I’m listening to Warren Buffett and buying UK stocks at deep discounts!

How can one build wealth in the stock market? Ultimately most strategies boil down to much the same thing: buying shares for less than they actually turn out to be worth. I have been applying that approach in my hunt for UK stocks I can add to my portfolio.

Investing legend Warren Buffett uses such a strategy. He tries to buy stakes in what he sees as great businesses that sell for less than what he thinks they are really worth, based on the business’s long-term prospects. I think I can use such an approach now when hunting for shares that are deeply discounted.

Valuing shares

One way to value shares is using a price-to-earnings (P/E) ratio. For example, at the moment, British American Tobacco has a single-digit P/E ratio of 9. That looks cheap to me and I continue to hold the shares in my portfolio.

A P/E ratio can have shortcomings as a valuation tool, though. BAT has large debt and its earnings could fall as cigarette sales decline. Yet neither of those important factors is obvious from the P/E ratio.

So when using that ratio, I also consider what a company’s future earnings are likely to be. That might help me uncover some bargain UK stocks.

Take JD Sports, for example. Its current P/E ratio of 13 looks attractive to me for a business of its quality.

But I reckon the retailer with its proven business model ought to be able to grow earnings in future. It expects headline profit before tax and exceptional items for its current financial year to top £1bn. It briefed investors today that it is targeting annual cash generation from operating activities of £1bn over the next five years.

JD Sports could disappoint me, though. For example, a recession might hurt sales. The further one projects into the future, the more challenging it can be to estimate the financial performance of a company.

But if profits can indeed get larger in future, I think the current JD Sports share price is markedly cheaper than what I see as its long-term value.

Hunting for cheap shares to buy

That is how I look for UK stocks selling at a discount. I consider how their current valuation compares to what I expect they will be able to earn in future by way of profits.

How do I know the current valuation? First I look at market capitalisation. But that only tells part of the story. A company may have large debt like Vodafone or a sizeable cash pile relative to its market capitalisation, as seen at ITM Power.

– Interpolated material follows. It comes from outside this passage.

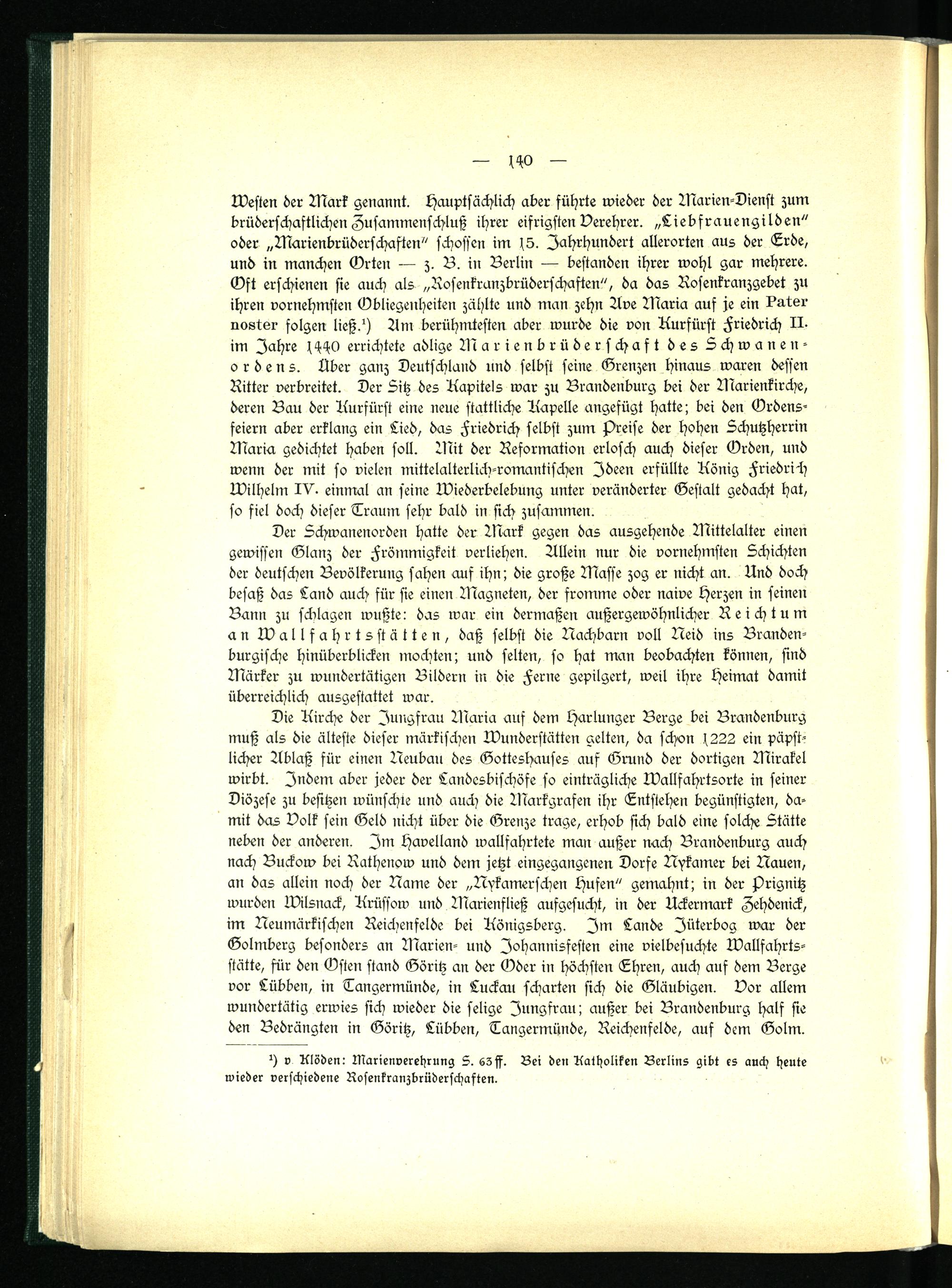 — 140 —

Westen der Mark genannt. Hauptsächlich aber führte wieder der Marien-Dienst zum brüderschaftlichen Zusammenschluß ihrer eifrigsten Verehrer. „Liebfrauengilden" oder „Marienbrüderschaften" schossen im 15. Jahrhundert allerorten aus der Erde, und in manchen Orten — z. B. in Berlin — bestanden ihrer wohl gar mehrere. Oft erschienen sie auch als „Rosenkranzbrüderschaften", da das Rosenkranzgebet zu ihren vornehmsten Obliegenheiten zählte und man zehn Ave Maria auf je ein Pater noster folgen ließ.¹) Am berühmtesten aber wurde die von Kurfürst Friedrich II. im Jahre 1440 errichtete adlige Marienbrüderschaft des Schwanenordens. Über ganz Deutschland und selbst seine Grenzen hinaus waren dessen Ritter verbreitet. Der Sitz des Kapitels war zu Brandenburg bei der Marienkirche, deren Bau der Kurfürst eine neue stattliche Kapelle angefügt hatte; bei den Ordensfeiern aber erklang ein Lied, das Friedrich selbst zum Preise der hohen Schutzherrin Maria gedichtet haben soll. Mit der Reformation erlosch auch dieser Orden, und wenn der mit so vielen mittelalterlich-romantischen Ideen erfüllte König Friedrich Wilhelm IV. einmal an seine Wiederbelebung unter veränderter Gestalt gedacht hat, so fiel doch dieser Traum sehr bald in sich zusammen.

Der Schwanenorden hatte der Mark gegen das ausgehende Mittelalter einen gewissen Glanz der Frömmigkeit verliehen. Allein nur die vornehmsten Schichten der deutschen Bevölkerung sahen auf ihn; die große Masse zog er nicht an. Und doch besaß das Land auch für sie einen Magneten, der fromme oder naive Herzen in seinen Bann zu schlagen wußte: das war ein dermaßen außergewöhnlicher Reichtum an Wallfahrtsstätten, daß selbst die Nachbarn voll Neid ins Brandenburgische hinüberblicken mochten; und selten, so hat man beobachten können, sind Märker zu wundertätigen Bildern in die Ferne gepilgert, weil ihre Heimat damit überreichlich ausgestattet war.

Die Kirche der Jungfrau Maria auf dem Harlunger Berge bei Brandenburg muß als die älteste dieser märkischen Wunderstätten gelten, da schon 1222 ein päpstlicher Ablaß für einen Neubau des Gotteshauses auf Grund der dortigen Mirakel wirbt. Indem aber jeder der Landesbischöfe so einträgliche Wallfahrtsorte in seiner Diözese zu besitzen wünschte und auch die Markgrafen ihr Entstehen begünstigten, damit das Volk sein Geld nicht über die Grenze trage, erhob sich bald eine solche Stätte neben der anderen. Im Havelland wallfahrtete man außer nach Brandenburg auch nach Buckow bei Rathenow und dem jetzt eingegangenen Dorfe Nykamer bei Nauen, an das allein noch der Name der „Nykamerschen Hufen" gemahnt; in der Prignitz wurden Wilsnack, Krüssow und Marienfließ aufgesucht, in der Uckermark Zehdenick, im Neumärkischen Reichenfelde bei Königsberg. Im Lande Jüterbog war der Golmberg besonders an Marien- und Johannisfesten eine vielbesuchte Wallfahrtsstätte, für den Osten stand Göritz an der Oder in höchsten Ehren, auch auf dem Berge vor Lübben, in Tangermünde, in Luckau scharten sich die Gläubigen. Vor allem wundertätig erwies sich wieder die selige Jungfrau; außer bei Brandenburg half sie den Bedrängten in Göritz, Lübben, Tangermünde, Reichenfelde, auf dem Golm.

¹) v. Klöden: Marienverehrung S. 63 ff. Bei den Katholiken Berlins gibt es auch heute wieder verschiedene Rosenkranzbrüderschaften.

So I also consider a company’s net debt (typically shown on its balance sheet) in conjunction with its market capitalisation.

Understanding a company’s current valuation is the easy part of this process, as there is hard data available. More challenging is trying to estimate a company’s future profits. Like Buffett, I therefore prefer to invest with a sizeable margin of safety. That involves buying UK stocks I think are selling not only slightly cheaper than their value, but instead at a deep discount to it.